On track, Black Caviar will try to stretch her undefeated record to 15 in Saturday's $300,000 (U.S. dollars) Schweppes Stakes on the Cox Plate undercard at Moonee Valley.
And, on the horizon, former Australian superstar and recent U.K. sensation So You Think is reported to be headed for a try at the Breeders' Cup Classic two weeks down the road at Churchill Downs.
Meanwhile, there are a few items of note on the U.S. agenda, including state-bred festivals at Belmont Park, Hawthorne Race Course and Hoosier Park.
Black Caviar unquestionably takes the weekend's star billing as the 5-year-old Bel Esprit mare meets just four rivals in the 6-furlong Schweppes. The heavy, odds-on favorite opened her season with an easy, 4 1/4-lengths win Oct. 8 and wouldn't seem to have much standing between her and her 15th straight win. Scenic Blast, returning from an unsuccessful California campaign, could be the top challenge.
So far an exclusively Australian commodity, Black Caviar's connections have discussed an outing to Royal Ascot in the spring, should she remain undefeated. Nothing in between -- not Breeders' Cup, Japan or Hong Kong -- seems to tempt them to test their highly rated mare against the rest of the world.
The Cox Plate itself features 15 runners, most prominently Helmet and Jimmy Choux. Helmet, a 3-year-old, Australian-bred son of Exceed and Excel, took the Group 1 Caulfield Guineas Oct. 8 while Jimmy Choux, a 4-year-old New Zealand-bred Thorn Park colt, comes off two Group 1 wins in New Zealand. The Cox Plate is a prep for the Nov. 1 Melbourne Cup.

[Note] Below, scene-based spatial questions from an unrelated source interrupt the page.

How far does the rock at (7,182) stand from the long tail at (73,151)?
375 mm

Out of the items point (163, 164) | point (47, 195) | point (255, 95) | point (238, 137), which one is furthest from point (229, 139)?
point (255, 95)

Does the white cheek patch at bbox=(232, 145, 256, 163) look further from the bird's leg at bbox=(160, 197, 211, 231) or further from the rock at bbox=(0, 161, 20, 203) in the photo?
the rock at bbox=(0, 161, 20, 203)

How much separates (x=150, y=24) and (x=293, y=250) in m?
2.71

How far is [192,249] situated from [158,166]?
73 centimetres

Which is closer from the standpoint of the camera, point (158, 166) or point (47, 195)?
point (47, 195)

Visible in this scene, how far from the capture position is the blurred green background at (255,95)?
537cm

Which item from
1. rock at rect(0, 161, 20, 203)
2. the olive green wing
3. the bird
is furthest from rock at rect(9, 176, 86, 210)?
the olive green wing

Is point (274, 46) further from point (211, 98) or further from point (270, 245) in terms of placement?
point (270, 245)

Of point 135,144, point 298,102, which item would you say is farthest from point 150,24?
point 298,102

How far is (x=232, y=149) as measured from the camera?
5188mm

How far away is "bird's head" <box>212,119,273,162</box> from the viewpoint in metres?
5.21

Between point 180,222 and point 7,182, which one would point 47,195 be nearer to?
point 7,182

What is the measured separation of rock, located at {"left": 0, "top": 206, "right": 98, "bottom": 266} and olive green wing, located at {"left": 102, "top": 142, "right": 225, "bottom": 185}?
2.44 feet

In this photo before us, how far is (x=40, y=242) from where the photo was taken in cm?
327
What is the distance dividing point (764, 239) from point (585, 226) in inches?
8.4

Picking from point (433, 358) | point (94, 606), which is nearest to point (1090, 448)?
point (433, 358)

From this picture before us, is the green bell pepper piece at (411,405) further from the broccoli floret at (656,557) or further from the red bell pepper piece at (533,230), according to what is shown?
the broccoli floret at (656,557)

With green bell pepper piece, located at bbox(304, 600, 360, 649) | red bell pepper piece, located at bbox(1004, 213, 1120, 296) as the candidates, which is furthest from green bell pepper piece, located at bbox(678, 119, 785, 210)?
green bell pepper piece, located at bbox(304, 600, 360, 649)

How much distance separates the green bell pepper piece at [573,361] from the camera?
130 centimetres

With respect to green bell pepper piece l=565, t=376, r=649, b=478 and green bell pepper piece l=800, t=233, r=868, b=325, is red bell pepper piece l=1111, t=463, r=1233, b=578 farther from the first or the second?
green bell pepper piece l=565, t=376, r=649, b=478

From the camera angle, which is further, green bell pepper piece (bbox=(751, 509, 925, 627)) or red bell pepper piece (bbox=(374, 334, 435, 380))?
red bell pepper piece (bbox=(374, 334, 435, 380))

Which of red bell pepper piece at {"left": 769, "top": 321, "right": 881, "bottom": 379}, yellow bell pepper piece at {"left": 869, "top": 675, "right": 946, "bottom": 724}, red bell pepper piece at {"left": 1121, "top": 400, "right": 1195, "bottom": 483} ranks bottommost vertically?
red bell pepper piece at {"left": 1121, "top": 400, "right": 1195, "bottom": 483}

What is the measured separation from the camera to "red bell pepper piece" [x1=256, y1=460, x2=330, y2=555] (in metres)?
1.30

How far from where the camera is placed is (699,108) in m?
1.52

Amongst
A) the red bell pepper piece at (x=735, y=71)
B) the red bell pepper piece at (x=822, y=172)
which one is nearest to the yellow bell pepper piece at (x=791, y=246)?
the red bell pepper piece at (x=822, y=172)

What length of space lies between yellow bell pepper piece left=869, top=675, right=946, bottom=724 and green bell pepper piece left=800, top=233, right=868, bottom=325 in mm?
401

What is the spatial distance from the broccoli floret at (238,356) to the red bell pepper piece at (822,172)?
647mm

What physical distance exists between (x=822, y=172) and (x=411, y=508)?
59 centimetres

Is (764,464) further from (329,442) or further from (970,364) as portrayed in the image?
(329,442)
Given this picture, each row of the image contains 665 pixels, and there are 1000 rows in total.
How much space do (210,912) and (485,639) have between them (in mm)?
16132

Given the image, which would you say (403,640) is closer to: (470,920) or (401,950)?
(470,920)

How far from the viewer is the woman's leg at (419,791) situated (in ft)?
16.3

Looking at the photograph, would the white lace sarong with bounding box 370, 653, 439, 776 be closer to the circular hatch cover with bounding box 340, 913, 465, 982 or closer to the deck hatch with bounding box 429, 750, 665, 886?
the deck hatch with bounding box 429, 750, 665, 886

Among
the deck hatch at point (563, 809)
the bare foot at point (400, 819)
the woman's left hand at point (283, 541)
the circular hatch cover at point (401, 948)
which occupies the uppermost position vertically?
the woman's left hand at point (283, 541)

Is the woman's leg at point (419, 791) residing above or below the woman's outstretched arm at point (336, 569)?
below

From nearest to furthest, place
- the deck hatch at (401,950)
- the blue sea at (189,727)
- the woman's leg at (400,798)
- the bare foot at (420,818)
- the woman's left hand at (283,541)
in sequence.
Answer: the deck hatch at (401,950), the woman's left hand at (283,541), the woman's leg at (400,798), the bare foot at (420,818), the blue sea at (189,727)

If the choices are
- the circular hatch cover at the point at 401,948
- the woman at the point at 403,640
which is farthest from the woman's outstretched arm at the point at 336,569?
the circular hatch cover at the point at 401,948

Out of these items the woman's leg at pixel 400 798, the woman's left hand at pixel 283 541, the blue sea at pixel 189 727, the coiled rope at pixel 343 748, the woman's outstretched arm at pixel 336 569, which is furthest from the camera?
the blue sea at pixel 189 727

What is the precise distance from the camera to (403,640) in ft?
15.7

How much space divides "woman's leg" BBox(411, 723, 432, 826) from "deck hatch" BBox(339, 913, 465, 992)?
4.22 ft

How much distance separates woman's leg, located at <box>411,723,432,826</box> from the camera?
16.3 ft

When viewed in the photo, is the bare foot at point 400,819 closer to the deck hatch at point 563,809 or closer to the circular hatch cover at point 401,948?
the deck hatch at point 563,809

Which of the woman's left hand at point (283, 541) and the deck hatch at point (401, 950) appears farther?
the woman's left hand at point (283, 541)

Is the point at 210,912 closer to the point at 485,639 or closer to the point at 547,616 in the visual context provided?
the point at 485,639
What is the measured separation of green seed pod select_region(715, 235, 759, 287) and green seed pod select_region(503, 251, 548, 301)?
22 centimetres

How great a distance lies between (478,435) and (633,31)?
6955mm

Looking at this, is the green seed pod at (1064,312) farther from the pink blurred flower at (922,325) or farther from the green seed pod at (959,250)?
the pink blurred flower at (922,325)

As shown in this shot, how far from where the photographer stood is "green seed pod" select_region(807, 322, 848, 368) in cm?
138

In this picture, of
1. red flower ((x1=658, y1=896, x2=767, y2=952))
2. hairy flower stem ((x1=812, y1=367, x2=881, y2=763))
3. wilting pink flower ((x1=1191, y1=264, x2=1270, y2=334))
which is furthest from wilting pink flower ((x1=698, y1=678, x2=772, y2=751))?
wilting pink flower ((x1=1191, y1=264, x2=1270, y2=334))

And speaking of the Cox Plate, a two-time winner of that event, So You Think, appears headed to Louisville off his recent narrow loss to Cirrus Des Aigles in the Champion Stakes at Ascot.
"He could have won three Cox Plates but we wanted to take on the world," co-owner Dato Tan Chin Nam was quoted as saying in sportinglife.com. "He has showcased Australian racing to the world and showed that we can match them. It has taken two course records to beat him (in his last two starts). I hope he can go better in America."
The 5-year-old, New Zealand-bred son of High Chaparral has won four times this year and finished fourth in the Prix de l'Arc de Triomphe before his 3/4-length defeat at Ascot.
In other action overseas, the British flat racing season winds up with the Group 1 Racing Post Trophy Stakes for 2-year-olds on Saturday at Doncaster. Camelot, from Aidan O'Brien's ever-powerful stable, is heavily favored off a maiden win and already well fancied for next year's Epsom Derby. Also, the Group 1 Premio Lydia Tesio for fillies and mares runs Sunday in Rome.
The $200,000 Empire Classic at 9 furlongs tops seven races for New York-breds on Saturday's card at Belmont Park, not just because of the purse but also because it features Haynesfield. The 5-year-old has seen only limited action this year because of foot problems and has not raced since finishing fifth in the Grade I Met Mile in May.
Now, said Toby Sheets, assistant to trainer Steve Asmussen, "I feel very good about him. His feet have kind of come together a little bit so we're looking good there."
Haynesfield, when right, is very good -- good enough to have beaten Blame in the Jockey Club Gold Cup last season.
Hawthorne has seven races Saturday for Illinois-bred runners, each worth $125,000 this year. Sunday, Hoosier Park runs a quartet of events for Indiana-breds with $84,000 added in each pot.
The only graded stakes events on the U.S. schedule are at Keeneland -- Friday's $150,000, Grade III Pin Oak Valley View for 3-year-old fillies at 1 1/16 miles on the grass and Saturday's $250,000, Grade II Lexus Raven Run for 3-year-old fillies on the all-weather track.
Delta Downs gears up for its rich, slots-fueled 2-year-old showdowns with Saturday's $200,000, 1-mile Jean Lafitte Stakes and the juvenile fillies-only $150,000 My Trusty Cat Stakes at 7 furlongs.